Incorporating the impact of one’s sex into developing therapies and prevention strategies is the ultimate goal for precision medicine.

Jill M. Goldstein, PhD, MPH
Psychiatric Neuroscientist
Mass General Brigham

Dementia in women

In the United States, almost 2 in 3 patients with Alzheimer’s disease are women. There are more women with dementia in part due to longer lifespan among women. However, scientists, including Goldstein’s team, have shown this is not only due to age.

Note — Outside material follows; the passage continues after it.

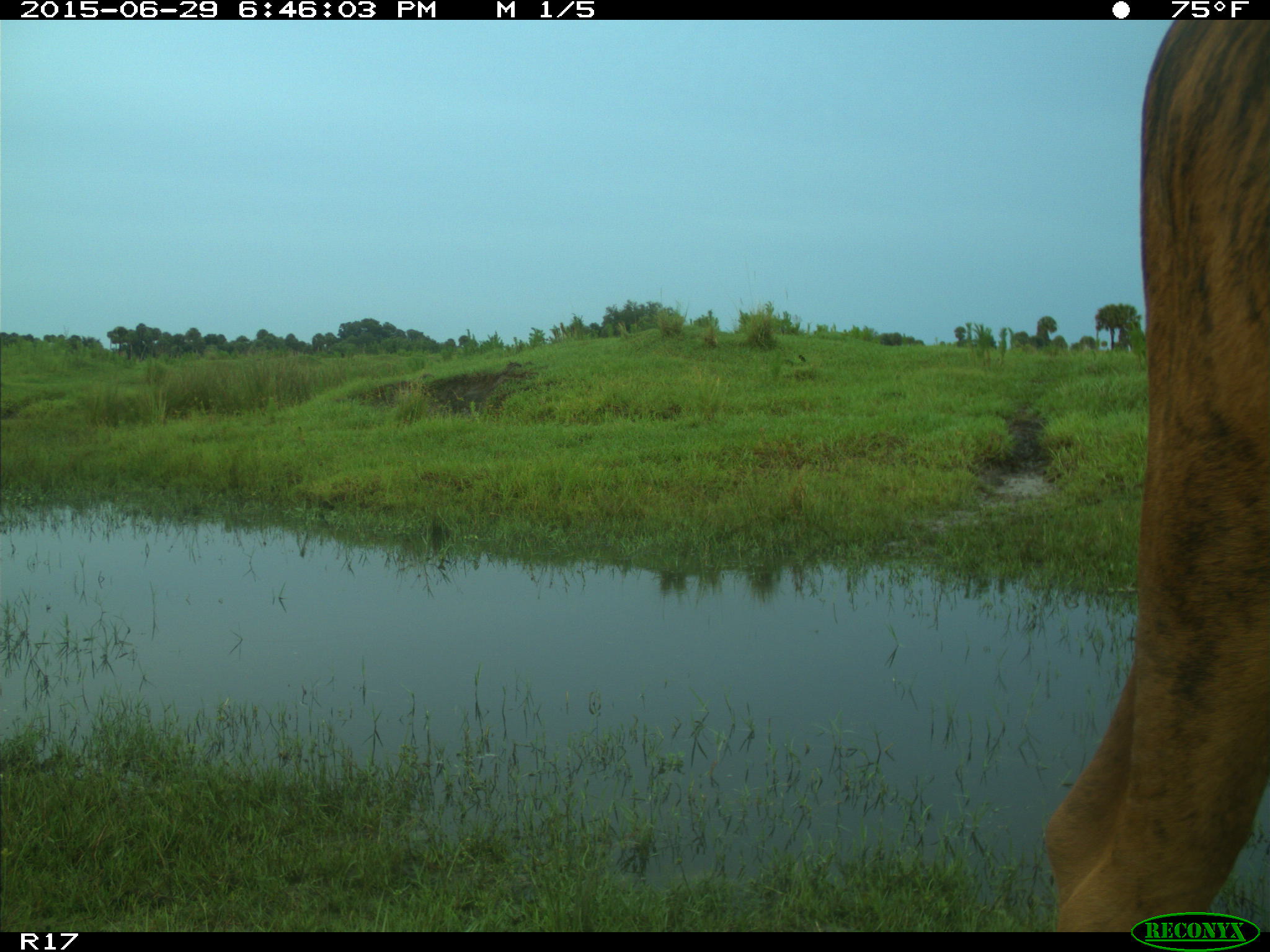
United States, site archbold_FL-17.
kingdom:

Early signs or symptoms of AD or dementia can include:

  • Repeating the same questions in a short period of time

  • Frequently losing things

  • Trouble remembering words when speaking and writing

  • Difficulty problem-solving or making plans

  • Forgetting to do tasks like paying the bills

  • Withdrawing from social activities

  • Developing depression or anxiety, or other changes in mood and personality

Researchers like Dr. Goldstein are trying to determine other risk factors for women, including understanding the role of menopause. Some things like age, genetics, and family history can’t be controlled, but treating other risk factors such as hypertension could help prevent the disease. In the future, sex-dependent treatments could help prevent or delay memory loss for high-risk people in a sex-selective way.

“Incorporating the impact of one’s sex into developing therapies and prevention strategies is the ultimate goal for precision medicine,” says Goldstein. “That is one of our primary missions at the Innovation Center on Sex Differences in Medicine (ICON-X) at Mass General.”